• Описание задачи: Перепечатайте полностью и без единого изменения фрагмент беседы о «прямой линии» с президентом.

• Выбранный фрагмент:
= = =
К.Мартынов: Ощущение, что можно обратиться к президенту и твоя проблема будет разрешена, в этом году напрочь исчезло
К. Мартынов
―
Да, 500 тысяч просто отвернулись от этого формата и решили больше так не делать или не пытаться сейчас в первый раз, потому что понимают, что ничего не случится. И действительно ничего не случилось. Потому что чудес вроде бы каких-то не произошло.
О. Журавлева
―
Водопровод не провели в деревню.
К. Мартынов
―
Две спасенные касатки это замечательно. Это очень такой жест…
О. Журавлева
―
Это все-таки работа, которая велась несколько месяцев.
К. Мартынов
―
Тем не менее, в прямом эфире можно заявить, что касатки спасены. Еще какое достижение. Доблестная студия «прямой линии» отбилась от хакерских атак из-за рубежа. Которые на нее очень обострились в этот момент.
О. Журавлева
―
А как вы себе представляете хакеров, которые атакуют sms в адрес президента России.
= = =
• Записи коллекции:
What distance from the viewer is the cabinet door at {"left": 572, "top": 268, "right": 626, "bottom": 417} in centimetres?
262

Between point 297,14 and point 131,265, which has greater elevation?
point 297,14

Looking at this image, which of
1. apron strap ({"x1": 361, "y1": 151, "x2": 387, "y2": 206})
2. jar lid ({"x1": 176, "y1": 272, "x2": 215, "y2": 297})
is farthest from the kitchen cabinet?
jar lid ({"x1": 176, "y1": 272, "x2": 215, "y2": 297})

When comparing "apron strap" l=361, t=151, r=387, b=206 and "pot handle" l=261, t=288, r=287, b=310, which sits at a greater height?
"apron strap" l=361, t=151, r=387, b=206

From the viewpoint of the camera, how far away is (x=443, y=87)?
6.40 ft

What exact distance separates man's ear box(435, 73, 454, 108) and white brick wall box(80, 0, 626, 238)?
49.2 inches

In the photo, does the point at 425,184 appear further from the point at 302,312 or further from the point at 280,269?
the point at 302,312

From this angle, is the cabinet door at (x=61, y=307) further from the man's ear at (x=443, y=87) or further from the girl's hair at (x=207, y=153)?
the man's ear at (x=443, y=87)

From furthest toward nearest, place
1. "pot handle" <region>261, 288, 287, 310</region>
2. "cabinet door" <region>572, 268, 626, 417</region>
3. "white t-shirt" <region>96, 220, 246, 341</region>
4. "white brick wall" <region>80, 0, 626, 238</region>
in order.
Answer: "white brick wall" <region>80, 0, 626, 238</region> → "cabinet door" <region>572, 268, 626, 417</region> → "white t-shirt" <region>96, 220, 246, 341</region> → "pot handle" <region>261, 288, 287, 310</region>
= = =
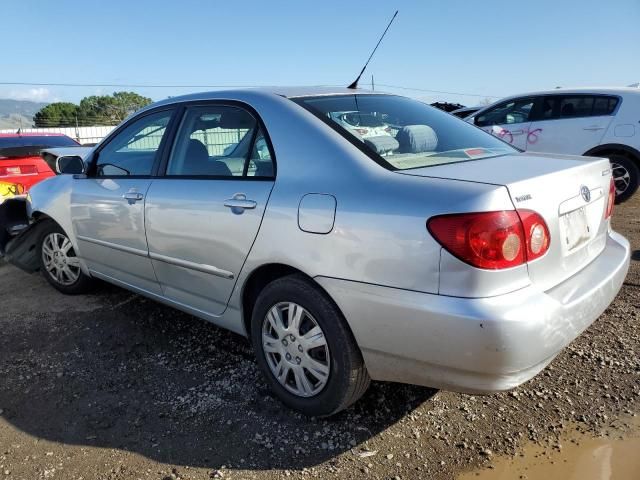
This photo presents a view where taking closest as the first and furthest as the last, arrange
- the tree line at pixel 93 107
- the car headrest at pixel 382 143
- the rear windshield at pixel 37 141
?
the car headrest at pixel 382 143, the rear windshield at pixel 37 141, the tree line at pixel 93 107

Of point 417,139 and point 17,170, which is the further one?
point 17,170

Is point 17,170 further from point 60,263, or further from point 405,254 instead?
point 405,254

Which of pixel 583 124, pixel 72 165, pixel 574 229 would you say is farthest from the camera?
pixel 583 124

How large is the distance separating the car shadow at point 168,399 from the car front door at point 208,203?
= = =
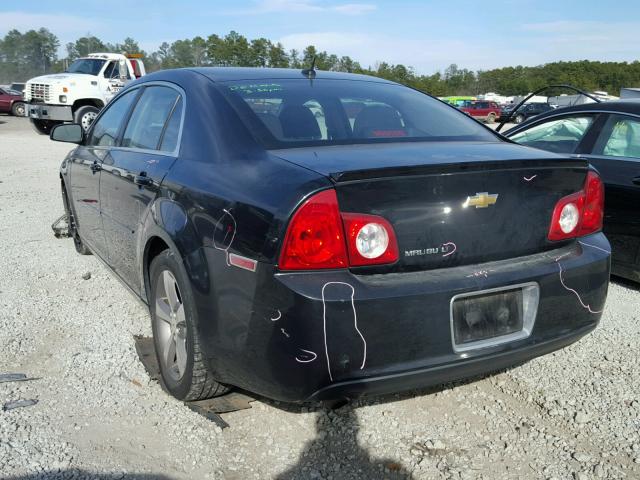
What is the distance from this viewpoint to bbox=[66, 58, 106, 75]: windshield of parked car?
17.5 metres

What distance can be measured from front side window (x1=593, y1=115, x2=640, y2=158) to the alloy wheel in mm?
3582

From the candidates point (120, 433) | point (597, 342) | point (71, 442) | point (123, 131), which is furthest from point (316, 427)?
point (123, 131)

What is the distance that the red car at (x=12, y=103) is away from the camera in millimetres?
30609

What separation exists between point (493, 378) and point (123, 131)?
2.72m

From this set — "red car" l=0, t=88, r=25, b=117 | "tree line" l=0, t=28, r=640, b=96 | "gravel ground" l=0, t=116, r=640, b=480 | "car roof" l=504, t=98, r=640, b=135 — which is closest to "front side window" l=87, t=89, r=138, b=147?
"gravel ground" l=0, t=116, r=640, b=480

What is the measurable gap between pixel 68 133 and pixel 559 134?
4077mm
= = =
• Решение задачи:
К.Мартынов: Ощущение, что можно обратиться к президенту и твоя проблема будет разрешена, в этом году напрочь исчезло
К. Мартынов
―
Да, 500 тысяч просто отвернулись от этого формата и решили больше так не делать или не пытаться сейчас в первый раз, потому что понимают, что ничего не случится. И действительно ничего не случилось. Потому что чудес вроде бы каких-то не произошло.
О. Журавлева
―
Водопровод не провели в деревню.
К. Мартынов
―
Две спасенные касатки это замечательно. Это очень такой жест…
О. Журавлева
―
Это все-таки работа, которая велась несколько месяцев.
К. Мартынов
―
Тем не менее, в прямом эфире можно заявить, что касатки спасены. Еще какое достижение. Доблестная студия «прямой линии» отбилась от хакерских атак из-за рубежа. Которые на нее очень обострились в этот момент.
О. Журавлева
―
А как вы себе представляете хакеров, которые атакуют sms в адрес президента России.